▸ **TASK BRIEF**
Copy out the final stretch of the listing: the line that contains "What is the overall" and all lines after it, exactly as they appear.

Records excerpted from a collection
****
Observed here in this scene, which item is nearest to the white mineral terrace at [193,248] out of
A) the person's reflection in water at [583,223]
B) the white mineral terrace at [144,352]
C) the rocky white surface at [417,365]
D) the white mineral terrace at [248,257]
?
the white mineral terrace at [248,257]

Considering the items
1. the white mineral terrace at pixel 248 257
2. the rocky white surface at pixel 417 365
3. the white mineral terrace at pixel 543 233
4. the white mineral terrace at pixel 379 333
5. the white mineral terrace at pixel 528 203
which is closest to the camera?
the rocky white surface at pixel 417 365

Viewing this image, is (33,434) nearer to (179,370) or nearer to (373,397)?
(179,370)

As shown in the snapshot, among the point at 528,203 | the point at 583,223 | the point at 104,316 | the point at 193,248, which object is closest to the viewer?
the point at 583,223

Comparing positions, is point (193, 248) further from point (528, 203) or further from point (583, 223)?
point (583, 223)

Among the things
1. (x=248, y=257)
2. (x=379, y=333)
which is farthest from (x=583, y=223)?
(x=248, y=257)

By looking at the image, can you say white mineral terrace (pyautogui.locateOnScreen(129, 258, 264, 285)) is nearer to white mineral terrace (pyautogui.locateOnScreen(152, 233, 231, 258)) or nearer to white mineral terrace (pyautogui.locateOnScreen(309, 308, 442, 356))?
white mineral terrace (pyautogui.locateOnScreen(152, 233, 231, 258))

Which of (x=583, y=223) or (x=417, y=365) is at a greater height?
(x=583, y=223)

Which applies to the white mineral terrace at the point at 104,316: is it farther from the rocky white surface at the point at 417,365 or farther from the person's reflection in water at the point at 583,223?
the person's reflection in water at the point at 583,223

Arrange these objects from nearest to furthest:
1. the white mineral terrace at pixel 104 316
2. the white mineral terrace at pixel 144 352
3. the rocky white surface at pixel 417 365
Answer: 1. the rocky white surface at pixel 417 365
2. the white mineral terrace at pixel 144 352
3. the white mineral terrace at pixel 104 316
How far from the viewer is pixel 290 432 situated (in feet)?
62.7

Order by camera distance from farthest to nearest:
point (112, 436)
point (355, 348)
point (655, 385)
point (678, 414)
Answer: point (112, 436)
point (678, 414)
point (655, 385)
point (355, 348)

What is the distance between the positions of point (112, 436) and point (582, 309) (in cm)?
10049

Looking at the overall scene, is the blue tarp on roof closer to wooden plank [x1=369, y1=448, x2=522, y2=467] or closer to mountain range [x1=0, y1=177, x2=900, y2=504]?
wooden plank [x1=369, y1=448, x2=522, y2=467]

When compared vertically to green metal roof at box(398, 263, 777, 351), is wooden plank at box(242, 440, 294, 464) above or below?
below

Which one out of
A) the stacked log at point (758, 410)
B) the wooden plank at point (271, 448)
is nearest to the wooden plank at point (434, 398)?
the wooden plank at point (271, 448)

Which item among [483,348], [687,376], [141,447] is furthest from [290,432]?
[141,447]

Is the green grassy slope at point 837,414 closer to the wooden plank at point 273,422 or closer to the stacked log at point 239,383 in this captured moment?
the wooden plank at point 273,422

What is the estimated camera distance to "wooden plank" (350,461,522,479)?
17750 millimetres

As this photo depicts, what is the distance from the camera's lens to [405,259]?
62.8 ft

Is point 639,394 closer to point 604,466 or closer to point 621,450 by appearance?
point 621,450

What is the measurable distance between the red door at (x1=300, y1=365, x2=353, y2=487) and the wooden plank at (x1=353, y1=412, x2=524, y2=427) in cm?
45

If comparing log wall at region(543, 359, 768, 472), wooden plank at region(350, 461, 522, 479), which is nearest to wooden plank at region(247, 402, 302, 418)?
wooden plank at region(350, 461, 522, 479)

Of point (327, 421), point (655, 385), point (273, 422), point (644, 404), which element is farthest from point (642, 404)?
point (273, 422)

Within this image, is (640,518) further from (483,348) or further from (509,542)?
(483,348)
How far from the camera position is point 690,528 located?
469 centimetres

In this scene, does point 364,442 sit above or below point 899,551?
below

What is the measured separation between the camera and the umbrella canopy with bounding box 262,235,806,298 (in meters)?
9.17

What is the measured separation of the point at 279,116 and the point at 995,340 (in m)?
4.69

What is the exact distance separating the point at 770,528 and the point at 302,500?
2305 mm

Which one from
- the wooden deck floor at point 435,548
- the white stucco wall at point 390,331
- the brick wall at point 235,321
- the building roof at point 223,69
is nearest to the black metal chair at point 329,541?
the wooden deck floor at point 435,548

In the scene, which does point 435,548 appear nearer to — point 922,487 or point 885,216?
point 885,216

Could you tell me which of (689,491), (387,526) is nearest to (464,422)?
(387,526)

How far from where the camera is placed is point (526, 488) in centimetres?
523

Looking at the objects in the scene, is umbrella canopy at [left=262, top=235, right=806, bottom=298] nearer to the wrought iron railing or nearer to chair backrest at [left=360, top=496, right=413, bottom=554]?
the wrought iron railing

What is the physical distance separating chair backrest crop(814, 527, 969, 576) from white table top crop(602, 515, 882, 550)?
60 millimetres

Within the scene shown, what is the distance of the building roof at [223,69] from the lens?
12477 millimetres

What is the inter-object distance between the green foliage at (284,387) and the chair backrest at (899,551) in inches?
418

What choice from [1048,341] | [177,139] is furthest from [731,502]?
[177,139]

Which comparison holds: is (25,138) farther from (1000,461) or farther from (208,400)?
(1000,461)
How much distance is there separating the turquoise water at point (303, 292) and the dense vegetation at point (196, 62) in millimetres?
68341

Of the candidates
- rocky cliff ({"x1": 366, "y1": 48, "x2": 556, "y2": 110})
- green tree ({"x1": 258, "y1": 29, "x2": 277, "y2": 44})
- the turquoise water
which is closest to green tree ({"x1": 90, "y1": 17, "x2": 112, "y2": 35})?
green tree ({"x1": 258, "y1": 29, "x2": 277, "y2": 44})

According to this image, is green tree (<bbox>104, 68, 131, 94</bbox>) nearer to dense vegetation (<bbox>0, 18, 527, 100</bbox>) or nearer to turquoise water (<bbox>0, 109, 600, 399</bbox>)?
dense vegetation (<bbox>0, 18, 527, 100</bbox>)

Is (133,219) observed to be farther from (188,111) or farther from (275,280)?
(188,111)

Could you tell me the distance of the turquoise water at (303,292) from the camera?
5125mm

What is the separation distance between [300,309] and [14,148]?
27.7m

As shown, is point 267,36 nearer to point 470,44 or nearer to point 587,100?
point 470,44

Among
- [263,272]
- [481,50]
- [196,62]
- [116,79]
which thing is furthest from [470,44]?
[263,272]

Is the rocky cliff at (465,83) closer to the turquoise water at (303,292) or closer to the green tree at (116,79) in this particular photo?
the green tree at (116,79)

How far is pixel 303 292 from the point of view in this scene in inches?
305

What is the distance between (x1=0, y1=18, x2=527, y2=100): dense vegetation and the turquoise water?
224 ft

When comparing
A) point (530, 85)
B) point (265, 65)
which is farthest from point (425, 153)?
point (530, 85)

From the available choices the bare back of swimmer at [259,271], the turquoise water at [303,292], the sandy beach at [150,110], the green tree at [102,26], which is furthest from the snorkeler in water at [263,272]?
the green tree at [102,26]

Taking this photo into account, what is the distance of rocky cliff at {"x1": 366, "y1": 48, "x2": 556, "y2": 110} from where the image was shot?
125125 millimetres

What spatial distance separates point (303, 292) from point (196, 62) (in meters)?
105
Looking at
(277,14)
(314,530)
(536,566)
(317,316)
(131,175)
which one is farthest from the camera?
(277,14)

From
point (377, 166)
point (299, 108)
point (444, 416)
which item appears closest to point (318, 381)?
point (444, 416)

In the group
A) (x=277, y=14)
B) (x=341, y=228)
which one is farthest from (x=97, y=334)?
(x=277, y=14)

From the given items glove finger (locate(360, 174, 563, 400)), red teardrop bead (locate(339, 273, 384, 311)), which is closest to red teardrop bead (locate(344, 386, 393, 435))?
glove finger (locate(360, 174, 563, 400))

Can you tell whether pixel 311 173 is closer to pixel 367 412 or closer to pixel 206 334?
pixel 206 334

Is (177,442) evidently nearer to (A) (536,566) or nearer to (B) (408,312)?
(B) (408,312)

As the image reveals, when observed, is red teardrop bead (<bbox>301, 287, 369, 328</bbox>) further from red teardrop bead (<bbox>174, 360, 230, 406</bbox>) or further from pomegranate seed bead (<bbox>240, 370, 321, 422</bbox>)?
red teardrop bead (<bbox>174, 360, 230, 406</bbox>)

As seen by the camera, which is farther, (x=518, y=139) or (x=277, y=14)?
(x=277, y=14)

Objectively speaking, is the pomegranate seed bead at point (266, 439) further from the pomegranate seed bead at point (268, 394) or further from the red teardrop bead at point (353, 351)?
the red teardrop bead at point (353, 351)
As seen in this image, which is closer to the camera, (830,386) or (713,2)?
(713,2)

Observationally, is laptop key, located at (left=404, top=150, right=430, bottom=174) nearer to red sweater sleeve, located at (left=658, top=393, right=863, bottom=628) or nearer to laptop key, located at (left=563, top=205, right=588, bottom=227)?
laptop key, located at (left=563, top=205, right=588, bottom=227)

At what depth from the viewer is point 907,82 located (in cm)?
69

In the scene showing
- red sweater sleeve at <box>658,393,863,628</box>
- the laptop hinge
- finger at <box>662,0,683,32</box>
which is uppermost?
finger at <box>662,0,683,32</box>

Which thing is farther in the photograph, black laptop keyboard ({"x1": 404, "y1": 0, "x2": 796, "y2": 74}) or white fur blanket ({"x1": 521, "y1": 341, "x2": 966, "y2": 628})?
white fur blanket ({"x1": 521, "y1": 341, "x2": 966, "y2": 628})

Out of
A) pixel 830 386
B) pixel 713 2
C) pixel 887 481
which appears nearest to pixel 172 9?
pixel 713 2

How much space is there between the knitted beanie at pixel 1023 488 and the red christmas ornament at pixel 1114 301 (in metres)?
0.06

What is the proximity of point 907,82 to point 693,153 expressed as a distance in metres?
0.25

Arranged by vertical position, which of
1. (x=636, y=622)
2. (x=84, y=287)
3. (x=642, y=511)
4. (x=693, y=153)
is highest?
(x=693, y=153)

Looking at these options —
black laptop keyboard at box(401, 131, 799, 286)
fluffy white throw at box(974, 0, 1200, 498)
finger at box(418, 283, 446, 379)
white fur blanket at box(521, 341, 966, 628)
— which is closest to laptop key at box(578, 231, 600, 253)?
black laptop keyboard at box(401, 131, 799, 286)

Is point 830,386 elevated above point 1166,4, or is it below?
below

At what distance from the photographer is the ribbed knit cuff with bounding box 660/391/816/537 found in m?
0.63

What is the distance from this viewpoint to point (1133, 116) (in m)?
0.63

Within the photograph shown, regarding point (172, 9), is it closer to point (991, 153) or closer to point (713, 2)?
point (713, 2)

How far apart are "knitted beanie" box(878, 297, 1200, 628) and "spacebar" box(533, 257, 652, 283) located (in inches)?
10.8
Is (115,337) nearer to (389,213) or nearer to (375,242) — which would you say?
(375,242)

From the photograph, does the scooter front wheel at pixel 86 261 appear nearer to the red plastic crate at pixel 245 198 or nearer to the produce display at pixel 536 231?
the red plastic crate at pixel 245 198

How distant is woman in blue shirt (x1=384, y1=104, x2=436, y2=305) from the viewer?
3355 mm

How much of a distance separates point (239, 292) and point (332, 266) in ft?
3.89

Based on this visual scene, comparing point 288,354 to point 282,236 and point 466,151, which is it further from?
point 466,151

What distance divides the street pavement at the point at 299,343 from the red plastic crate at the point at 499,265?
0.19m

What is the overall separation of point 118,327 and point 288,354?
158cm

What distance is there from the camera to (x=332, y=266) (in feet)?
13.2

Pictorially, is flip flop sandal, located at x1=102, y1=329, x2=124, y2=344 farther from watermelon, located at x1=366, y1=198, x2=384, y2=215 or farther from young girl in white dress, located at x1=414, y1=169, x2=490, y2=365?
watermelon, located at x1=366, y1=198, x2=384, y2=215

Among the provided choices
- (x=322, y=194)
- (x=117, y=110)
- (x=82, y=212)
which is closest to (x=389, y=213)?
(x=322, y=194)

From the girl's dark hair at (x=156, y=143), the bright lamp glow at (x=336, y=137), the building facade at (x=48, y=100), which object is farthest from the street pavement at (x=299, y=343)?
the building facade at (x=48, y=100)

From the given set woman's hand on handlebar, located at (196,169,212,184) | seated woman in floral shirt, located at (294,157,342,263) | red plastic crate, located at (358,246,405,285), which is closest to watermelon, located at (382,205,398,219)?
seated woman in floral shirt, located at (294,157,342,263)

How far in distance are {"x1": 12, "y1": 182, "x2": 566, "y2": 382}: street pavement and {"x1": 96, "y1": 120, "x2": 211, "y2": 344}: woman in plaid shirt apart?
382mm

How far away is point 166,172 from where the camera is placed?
****
▸ **CORRECT ANSWER**
What is the overall separation of point 118,327 and point 288,354?
158cm

What distance is there from the camera to (x=332, y=266) (in feet)?
13.2

Pictorially, is flip flop sandal, located at x1=102, y1=329, x2=124, y2=344 farther from watermelon, located at x1=366, y1=198, x2=384, y2=215 or farther from young girl in white dress, located at x1=414, y1=169, x2=490, y2=365?
watermelon, located at x1=366, y1=198, x2=384, y2=215

Among the provided choices
- (x=322, y=194)
- (x=117, y=110)
- (x=82, y=212)
which is closest to (x=389, y=213)?
(x=322, y=194)

From the girl's dark hair at (x=156, y=143), the bright lamp glow at (x=336, y=137), the building facade at (x=48, y=100), which object is farthest from the street pavement at (x=299, y=343)?
the building facade at (x=48, y=100)

From the given set woman's hand on handlebar, located at (196,169,212,184) | seated woman in floral shirt, located at (294,157,342,263) | red plastic crate, located at (358,246,405,285), which is closest to watermelon, located at (382,205,398,219)?
seated woman in floral shirt, located at (294,157,342,263)

How far in distance are {"x1": 12, "y1": 182, "x2": 566, "y2": 382}: street pavement and {"x1": 96, "y1": 120, "x2": 211, "y2": 344}: woman in plaid shirt apart?
382mm

How far away is point 166,172 from where the camera is placed?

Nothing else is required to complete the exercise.